Keep the wording of every entry intact in your copy, and omit the pictures.

───── Data for analysis ─────

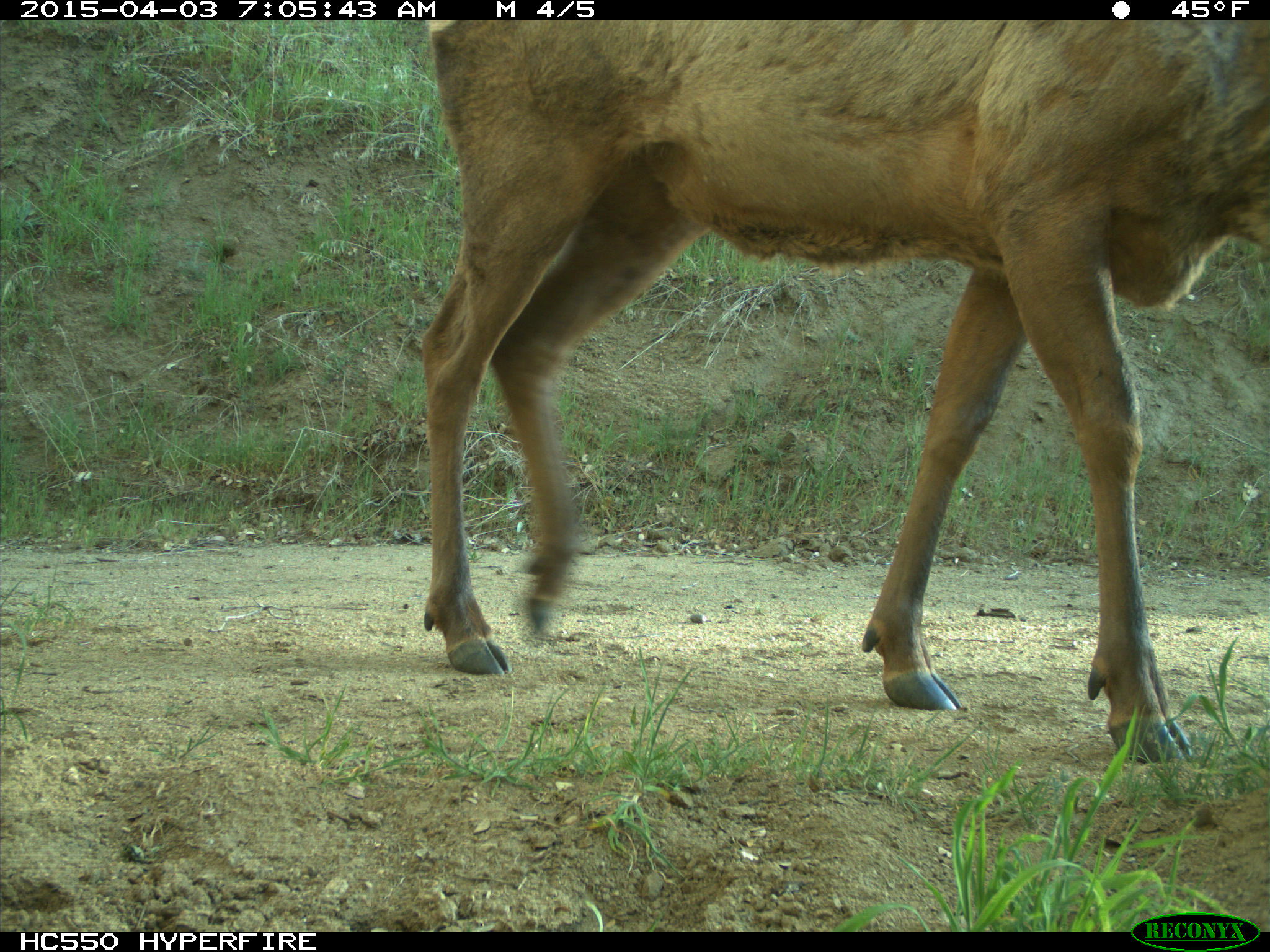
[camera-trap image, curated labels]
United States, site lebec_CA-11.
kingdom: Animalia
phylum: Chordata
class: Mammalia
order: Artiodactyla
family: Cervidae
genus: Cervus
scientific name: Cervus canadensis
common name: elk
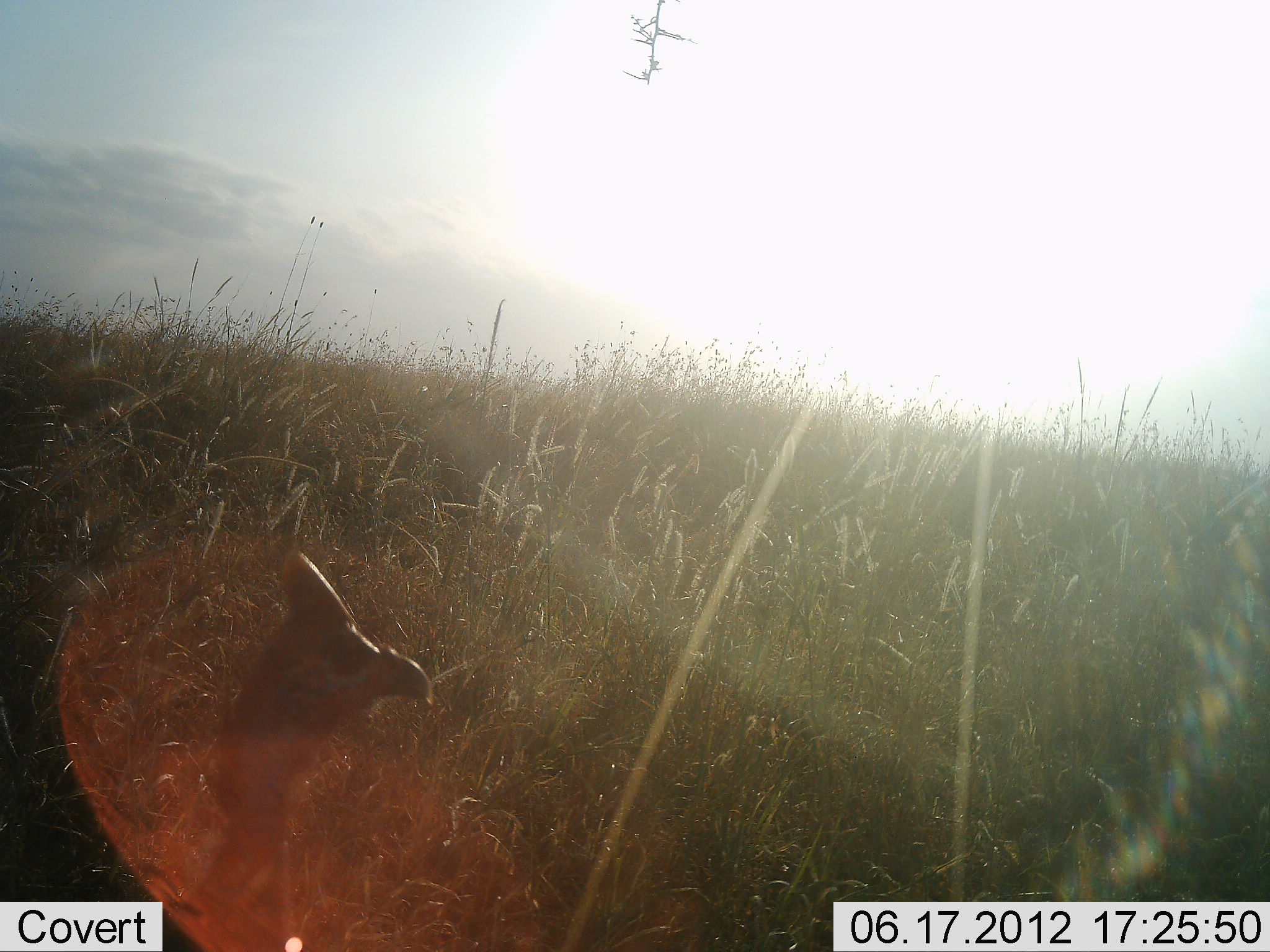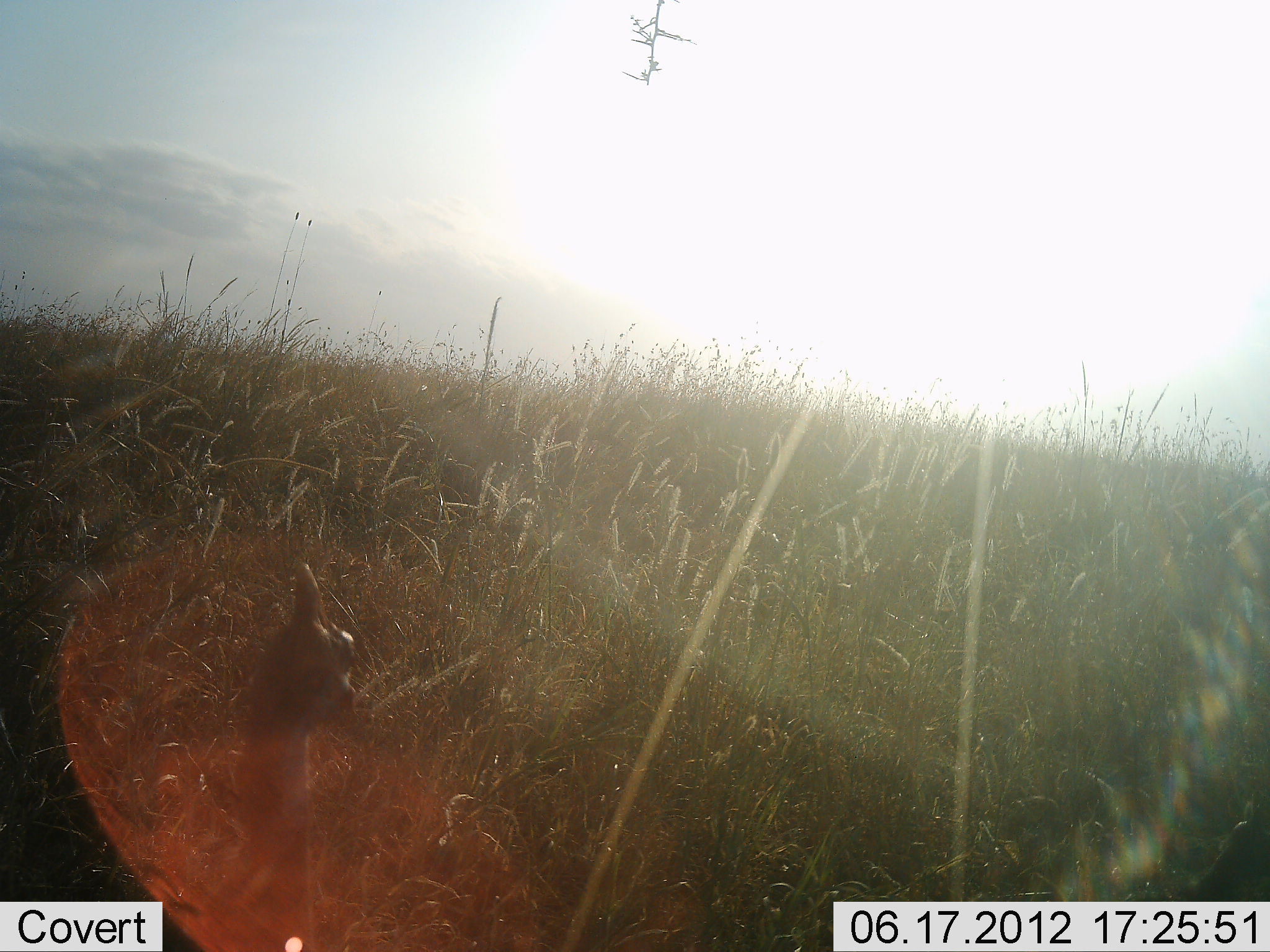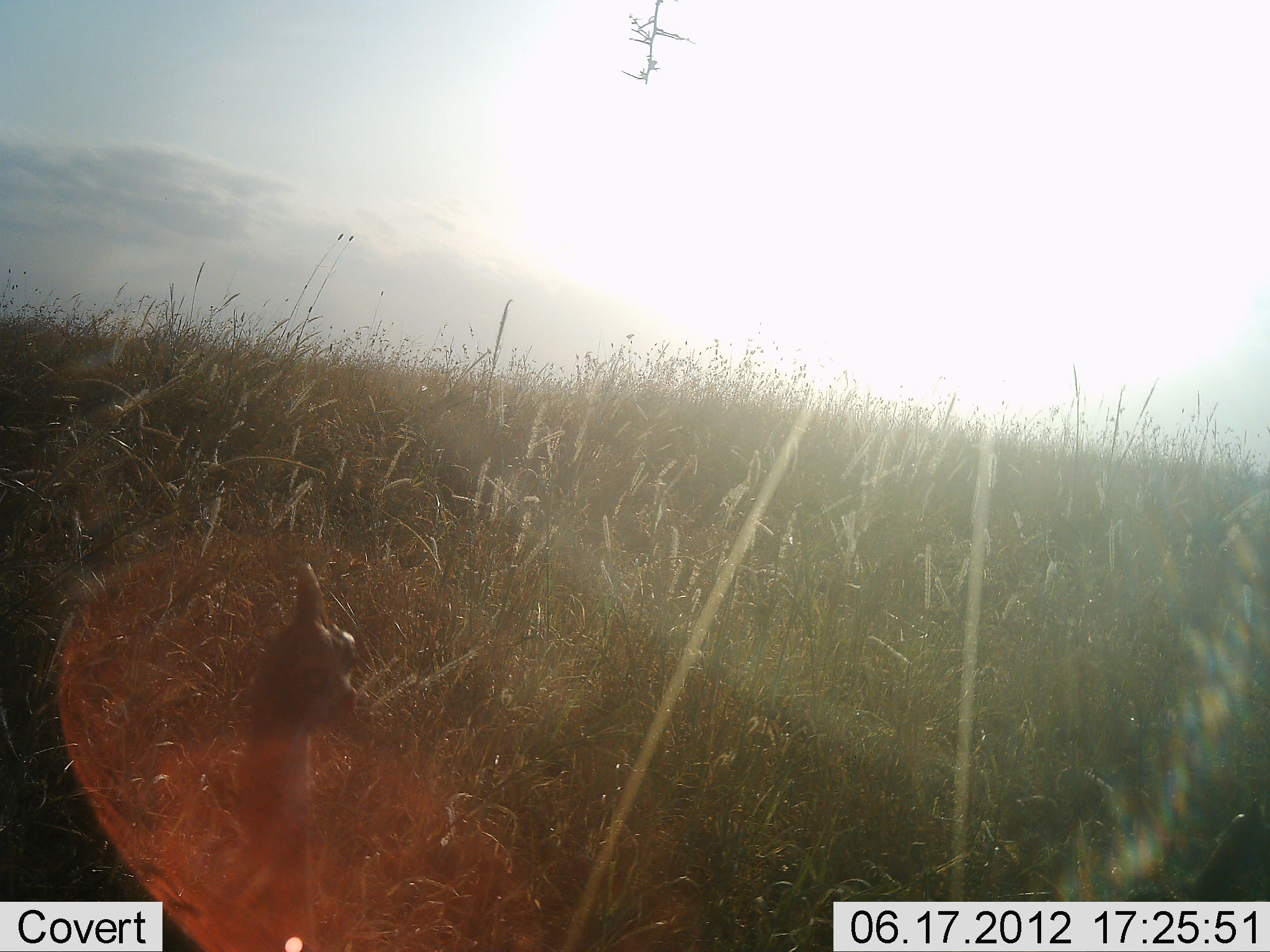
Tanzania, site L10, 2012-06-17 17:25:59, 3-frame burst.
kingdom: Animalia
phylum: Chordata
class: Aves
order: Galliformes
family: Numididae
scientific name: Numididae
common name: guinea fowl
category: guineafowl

─────

Solved problem –
[camera-trap image, curated labels]
United States, site lebec_CA-11.
kingdom: Animalia
phylum: Chordata
class: Mammalia
order: Artiodactyla
family: Cervidae
genus: Cervus
scientific name: Cervus canadensis
common name: elk
Tanzania, site L10, 2012-06-17 17:25:59, 3-frame burst.
kingdom: Animalia
phylum: Chordata
class: Aves
order: Galliformes
family: Numididae
scientific name: Numididae
common name: guinea fowl
category: guineafowl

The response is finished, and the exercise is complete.